▸ **Alıştırmalar**:
**a)** Korona krizi üzerine yapılan söyleşinin okuma parçasını iki cümleyle özetleyin.
**b)** Korona krizi üzerine yapılan söyleşinin okuma parçasına göre, salgının daha belirsiz bir seyirde olduğu dönemde hangi akademisyenle kapsamlı bir söyleşi yapılmıştı?
**c)** Korona krizi üzerine yapılan söyleşinin okuma parçasını kaldığı yerden sürdürün.

SÖYLEŞİ | Prof. Dr. Korkut Boratav: Korona krizi sonrası Türkiye ve dünyanın geleceği

"Yüz yıl önce Rosa Lüksemburg’un ortaya attığı seçeneği andıran bir dönemeçteyiz:  Ya devrim, ya barbarlık…"

SÖYLEŞİ | Prof. Dr. Korkut Boratav: Korona krizi sonrası Türkiye ve dünyanın geleceği

Dünyayı saran koronavirüs salgını hala devam ederken, kapitalist ülkeler tamamen ekonomik gerekçelerle ‘normalleşme’ dönemlerini ilan etti. Bu ani ancak ekonomik olarak kapitalizm için zorunlu gözüken normale dönüş kararları kimi ülkelerde yeni salgın dalgalarını da beraberinde getirdi.

Koronavirüs salgını bugüne kıyasla daha belirsiz bir seyirde iken, Prof. Dr. Bilsay Kuruç hocamızla “Koronavirüs sonrası ekonomi ve düzen” başlığında kapsamlı bir söyleşi gerçekleştirmiştik.

Normalleşme ilanının hemen ardından ise verili tabloyu Prof. Dr. Korkut Boratav hocamız ile konuştuk.

Boratav, salgın sonrası ekonomik gidişata, kapitalizmin tercihlerine, yükselen neofaşizme ve insanlığın çıkışına dair değerlendirmelerini aktardı.

▸ **Veri Listesi**:
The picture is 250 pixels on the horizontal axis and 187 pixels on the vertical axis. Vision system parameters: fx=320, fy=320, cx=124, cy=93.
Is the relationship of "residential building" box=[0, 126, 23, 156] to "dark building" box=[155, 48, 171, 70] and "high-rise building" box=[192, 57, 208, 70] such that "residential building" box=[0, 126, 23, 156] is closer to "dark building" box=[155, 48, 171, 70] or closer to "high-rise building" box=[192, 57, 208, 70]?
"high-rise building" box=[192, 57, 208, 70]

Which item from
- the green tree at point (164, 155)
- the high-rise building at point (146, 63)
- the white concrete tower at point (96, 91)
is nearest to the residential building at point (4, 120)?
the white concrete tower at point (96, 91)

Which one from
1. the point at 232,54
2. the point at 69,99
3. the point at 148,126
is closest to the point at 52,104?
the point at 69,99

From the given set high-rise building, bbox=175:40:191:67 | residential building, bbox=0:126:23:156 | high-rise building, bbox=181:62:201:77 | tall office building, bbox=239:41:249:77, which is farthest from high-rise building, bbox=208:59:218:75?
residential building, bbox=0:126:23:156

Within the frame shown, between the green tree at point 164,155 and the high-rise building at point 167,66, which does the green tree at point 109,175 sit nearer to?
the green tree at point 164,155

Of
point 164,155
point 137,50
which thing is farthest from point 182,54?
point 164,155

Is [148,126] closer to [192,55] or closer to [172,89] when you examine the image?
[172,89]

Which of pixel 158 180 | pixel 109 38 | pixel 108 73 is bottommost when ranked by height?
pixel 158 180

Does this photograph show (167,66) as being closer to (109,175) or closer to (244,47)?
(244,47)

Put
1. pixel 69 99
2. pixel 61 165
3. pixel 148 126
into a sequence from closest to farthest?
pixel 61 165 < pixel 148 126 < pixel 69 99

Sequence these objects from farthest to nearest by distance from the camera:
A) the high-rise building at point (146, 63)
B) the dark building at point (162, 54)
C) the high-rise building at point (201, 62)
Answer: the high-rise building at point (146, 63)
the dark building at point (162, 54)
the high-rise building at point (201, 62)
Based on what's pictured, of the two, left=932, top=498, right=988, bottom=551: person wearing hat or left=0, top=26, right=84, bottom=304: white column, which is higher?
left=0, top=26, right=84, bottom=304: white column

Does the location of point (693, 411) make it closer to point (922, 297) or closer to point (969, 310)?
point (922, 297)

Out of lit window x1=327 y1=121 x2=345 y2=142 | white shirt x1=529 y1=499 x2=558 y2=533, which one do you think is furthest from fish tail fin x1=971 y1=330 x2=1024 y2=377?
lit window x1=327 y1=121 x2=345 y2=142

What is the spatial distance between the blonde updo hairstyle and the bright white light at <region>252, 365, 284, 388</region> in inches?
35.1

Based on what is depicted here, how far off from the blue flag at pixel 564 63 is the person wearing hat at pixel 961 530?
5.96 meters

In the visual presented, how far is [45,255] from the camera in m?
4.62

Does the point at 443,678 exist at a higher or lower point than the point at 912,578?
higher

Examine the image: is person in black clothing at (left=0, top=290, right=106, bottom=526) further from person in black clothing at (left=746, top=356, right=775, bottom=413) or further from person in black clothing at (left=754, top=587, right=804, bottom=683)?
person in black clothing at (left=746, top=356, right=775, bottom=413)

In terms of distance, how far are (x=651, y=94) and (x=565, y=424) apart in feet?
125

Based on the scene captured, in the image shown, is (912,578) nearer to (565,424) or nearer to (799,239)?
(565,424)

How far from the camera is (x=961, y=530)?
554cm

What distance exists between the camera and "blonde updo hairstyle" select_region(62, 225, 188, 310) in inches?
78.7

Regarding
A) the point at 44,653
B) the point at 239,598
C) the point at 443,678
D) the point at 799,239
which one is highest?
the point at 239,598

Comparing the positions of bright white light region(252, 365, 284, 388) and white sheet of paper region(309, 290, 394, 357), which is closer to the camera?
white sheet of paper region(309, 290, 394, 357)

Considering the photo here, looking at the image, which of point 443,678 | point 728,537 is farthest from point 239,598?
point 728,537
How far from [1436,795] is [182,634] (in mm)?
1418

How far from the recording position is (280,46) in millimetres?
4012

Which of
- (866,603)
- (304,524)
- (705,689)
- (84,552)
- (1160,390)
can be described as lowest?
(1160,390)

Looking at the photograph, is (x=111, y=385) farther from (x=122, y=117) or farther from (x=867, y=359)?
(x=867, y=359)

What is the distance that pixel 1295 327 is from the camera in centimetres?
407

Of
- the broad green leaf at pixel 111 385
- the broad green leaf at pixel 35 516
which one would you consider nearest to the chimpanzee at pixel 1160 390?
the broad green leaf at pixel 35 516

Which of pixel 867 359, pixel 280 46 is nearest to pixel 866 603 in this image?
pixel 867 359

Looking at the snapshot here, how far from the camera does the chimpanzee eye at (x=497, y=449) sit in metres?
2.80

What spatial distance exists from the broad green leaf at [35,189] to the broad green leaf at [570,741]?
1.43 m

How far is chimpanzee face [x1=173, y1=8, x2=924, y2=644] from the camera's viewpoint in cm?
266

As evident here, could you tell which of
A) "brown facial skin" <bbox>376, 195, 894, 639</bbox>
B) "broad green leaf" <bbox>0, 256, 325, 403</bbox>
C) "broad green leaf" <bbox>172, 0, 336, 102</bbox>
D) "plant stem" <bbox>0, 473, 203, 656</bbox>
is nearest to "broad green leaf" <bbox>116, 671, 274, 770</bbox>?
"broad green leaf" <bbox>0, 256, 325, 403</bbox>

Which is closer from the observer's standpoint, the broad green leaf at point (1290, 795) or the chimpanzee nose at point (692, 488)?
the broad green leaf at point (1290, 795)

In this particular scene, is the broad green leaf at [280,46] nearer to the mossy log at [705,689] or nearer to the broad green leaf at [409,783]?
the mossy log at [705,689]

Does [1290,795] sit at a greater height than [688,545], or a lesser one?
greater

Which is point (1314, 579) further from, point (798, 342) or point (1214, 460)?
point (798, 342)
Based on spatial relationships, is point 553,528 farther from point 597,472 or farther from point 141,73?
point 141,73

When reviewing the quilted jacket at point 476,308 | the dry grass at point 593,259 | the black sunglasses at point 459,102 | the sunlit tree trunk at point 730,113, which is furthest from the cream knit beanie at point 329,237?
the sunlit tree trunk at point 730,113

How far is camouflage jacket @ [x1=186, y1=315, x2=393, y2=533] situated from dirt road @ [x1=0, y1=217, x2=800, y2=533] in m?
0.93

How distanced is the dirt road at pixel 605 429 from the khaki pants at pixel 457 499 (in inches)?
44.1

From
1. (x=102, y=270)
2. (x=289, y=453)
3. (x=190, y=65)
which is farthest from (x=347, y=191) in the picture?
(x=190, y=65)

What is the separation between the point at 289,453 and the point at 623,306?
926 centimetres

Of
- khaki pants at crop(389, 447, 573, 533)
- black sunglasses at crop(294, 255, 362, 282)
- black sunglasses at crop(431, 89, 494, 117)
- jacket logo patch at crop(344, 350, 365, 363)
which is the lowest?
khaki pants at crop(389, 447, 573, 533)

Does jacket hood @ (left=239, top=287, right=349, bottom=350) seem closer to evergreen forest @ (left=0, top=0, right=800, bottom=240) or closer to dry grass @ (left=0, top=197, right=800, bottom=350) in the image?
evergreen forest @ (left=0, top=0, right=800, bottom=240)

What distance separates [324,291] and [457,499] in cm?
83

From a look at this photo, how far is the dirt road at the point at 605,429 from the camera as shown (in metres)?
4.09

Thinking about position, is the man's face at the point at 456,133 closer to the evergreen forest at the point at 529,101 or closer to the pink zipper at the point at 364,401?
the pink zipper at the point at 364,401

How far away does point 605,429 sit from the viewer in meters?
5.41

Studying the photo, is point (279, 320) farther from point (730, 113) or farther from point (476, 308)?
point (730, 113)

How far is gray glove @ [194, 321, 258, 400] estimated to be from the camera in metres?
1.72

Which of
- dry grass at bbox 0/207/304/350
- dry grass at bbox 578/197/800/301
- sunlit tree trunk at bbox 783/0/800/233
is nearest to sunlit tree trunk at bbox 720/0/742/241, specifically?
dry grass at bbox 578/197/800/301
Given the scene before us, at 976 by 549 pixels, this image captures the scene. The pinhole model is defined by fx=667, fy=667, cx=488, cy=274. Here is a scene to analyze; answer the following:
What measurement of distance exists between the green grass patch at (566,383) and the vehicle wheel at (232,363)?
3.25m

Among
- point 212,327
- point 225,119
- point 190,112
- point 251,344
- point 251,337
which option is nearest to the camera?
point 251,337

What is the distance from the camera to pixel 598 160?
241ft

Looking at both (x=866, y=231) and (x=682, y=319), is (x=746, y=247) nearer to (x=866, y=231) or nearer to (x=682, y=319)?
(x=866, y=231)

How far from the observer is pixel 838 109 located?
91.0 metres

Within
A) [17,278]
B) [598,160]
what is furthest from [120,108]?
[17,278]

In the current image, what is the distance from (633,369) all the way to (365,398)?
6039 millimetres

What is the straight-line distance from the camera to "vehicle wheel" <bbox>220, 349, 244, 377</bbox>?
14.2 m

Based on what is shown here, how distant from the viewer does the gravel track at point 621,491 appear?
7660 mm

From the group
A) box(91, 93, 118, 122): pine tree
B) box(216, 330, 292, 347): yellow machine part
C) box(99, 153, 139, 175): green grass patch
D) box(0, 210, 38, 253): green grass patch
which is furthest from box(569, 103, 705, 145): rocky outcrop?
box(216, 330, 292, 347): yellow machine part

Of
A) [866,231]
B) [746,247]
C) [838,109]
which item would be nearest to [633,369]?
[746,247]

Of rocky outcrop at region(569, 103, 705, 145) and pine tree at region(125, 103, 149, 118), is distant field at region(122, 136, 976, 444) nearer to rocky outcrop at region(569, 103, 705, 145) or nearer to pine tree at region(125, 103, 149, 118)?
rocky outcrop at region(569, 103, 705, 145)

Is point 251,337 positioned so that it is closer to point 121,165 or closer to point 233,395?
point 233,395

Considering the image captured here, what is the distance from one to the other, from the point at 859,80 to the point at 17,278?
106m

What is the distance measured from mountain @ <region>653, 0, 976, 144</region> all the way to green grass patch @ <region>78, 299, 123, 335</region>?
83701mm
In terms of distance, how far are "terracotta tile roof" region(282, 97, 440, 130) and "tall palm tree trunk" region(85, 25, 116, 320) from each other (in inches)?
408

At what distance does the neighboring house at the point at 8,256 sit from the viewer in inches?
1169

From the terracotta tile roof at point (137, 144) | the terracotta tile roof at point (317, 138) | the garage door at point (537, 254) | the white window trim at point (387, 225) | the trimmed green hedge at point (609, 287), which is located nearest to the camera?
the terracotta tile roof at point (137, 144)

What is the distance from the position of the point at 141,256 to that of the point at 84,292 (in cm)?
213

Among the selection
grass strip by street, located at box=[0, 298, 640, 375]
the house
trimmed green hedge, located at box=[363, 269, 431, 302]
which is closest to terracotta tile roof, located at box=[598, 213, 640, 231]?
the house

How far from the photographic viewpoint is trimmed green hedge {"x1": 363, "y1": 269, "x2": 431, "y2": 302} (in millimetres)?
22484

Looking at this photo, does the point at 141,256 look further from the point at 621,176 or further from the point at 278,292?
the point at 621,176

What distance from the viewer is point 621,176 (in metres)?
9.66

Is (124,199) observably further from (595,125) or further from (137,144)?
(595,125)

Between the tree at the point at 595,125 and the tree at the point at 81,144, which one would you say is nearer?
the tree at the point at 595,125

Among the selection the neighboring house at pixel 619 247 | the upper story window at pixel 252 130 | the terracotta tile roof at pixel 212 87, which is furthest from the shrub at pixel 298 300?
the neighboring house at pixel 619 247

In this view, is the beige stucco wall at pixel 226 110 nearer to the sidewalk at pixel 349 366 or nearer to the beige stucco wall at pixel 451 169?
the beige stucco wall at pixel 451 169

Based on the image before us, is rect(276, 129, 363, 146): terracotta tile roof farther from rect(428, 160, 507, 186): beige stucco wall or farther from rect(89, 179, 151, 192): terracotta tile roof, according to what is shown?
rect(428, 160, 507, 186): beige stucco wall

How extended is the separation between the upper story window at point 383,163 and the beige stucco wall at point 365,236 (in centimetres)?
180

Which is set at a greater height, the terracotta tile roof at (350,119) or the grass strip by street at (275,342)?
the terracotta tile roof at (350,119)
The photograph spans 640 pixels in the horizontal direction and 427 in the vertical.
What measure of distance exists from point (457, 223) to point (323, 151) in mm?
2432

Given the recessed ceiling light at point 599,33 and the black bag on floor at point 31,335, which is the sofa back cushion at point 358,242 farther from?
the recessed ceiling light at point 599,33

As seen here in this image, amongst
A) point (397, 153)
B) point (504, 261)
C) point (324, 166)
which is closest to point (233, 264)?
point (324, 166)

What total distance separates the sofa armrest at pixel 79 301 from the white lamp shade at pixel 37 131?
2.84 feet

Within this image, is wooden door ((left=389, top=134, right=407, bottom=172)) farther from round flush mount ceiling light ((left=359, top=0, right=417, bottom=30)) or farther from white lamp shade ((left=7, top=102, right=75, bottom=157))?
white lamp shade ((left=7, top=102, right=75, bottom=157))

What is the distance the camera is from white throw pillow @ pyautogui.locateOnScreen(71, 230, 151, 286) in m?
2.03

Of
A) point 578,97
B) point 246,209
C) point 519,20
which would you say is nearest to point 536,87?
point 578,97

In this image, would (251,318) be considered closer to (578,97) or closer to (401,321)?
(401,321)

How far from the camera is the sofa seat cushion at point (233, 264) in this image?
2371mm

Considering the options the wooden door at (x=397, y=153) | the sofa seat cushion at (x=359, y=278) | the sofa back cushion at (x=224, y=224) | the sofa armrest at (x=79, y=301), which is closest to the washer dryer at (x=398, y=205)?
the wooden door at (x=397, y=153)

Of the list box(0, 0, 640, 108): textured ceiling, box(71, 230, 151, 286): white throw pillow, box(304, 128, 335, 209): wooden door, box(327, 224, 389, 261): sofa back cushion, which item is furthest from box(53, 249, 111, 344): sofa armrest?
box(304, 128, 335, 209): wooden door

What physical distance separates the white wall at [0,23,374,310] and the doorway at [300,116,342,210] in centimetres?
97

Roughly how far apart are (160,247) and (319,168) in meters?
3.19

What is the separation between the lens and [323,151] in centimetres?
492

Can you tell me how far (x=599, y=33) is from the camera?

▸ **Görev Çıktıları**:
**a)** Salgın sürerken kapitalist ülkeler tamamen ekonomik gerekçelerle normalleşme dönemlerini ilan etti ve bu kararlar kimi ülkelerde yeni salgın dalgaları getirdi. Normalleşme ilanının ardından konuşulan Prof. Dr. Korkut Boratav, salgın sonrası ekonomik gidişat, kapitalizmin tercihleri, yükselen neofaşizm ve insanlığın çıkışı üzerine değerlendirmelerini aktardı.

**b)** Prof. Dr. Bilsay Kuruç ile.

**c)**
Prof. Dr. Korkut Boratav’ın sorularımıza yanıtları şöyle:

Öncelikle klasik bir soruyla başlayalım dilerseniz. Malum dünyanın ve ülkenin gündemi salgın. Salgının yalnızca toplum sağlığını değil, sosyal ve ekonomik hayatı da derinden etkilediği, kapitalist merkezlerin bu salgına karşı yanıt üretemediği ve “insani felaketlere” yol açtığı gözlemleniyor. Kimi yazarlar “medeniyet krizi” kavramını ortaya attı. Siz ne düşünüyorsunuz?

Korona salgınına ilişkin somut tespitlerle başlayalım.

İlk tespit, koronavirüs salgınının ülkelere göre sayısal dökümüyle ilgilidir. Hasta ve ölüm sayıları bakımından en ağır etkilenen iki ülke, mutlak sayılarda ABD, nüfusa oranlanırsa İngiltere’dir. Nedenleri ilk bakışta farklıdır; ama arka plandaki benzerlikler çarpıcıdır.

ABD’de kişi başına sağlık harcamaları kabaca 10.000 dolardır; bu ülke bu göstergeye göre açık-ara dünya lideridir. Buna karşılık sağlık göstergeleri (örneğin doğumda yaşam beklentisi) açısından ABD, tüm Batı ve bazı Güney ülkelerinin gerisindedir. İlaç ve sigorta şirketlerinin denetiminde, hemen hemen tümüyle ticarileşmiş bir sağlık sisteminin yarattığı israfın çarpıcı sonucu…

Bu sistem, ABD’yi mutlak sayılar bakımından en ağır etkilenen ülke durumuna getirdi. Temmuz başında hasta sayısı 2,7 milyona yaklaşmaktadır; ölü sayısı 130.000 eşiğindedir. Nüfusu ABD’yi dört misli aşan (ve salgının başladığı) Çin’le karşılaştırma çarpıcıdır. Bu ülkede hasta sayısı 100.000’e ulaşmadan salgın son buldu.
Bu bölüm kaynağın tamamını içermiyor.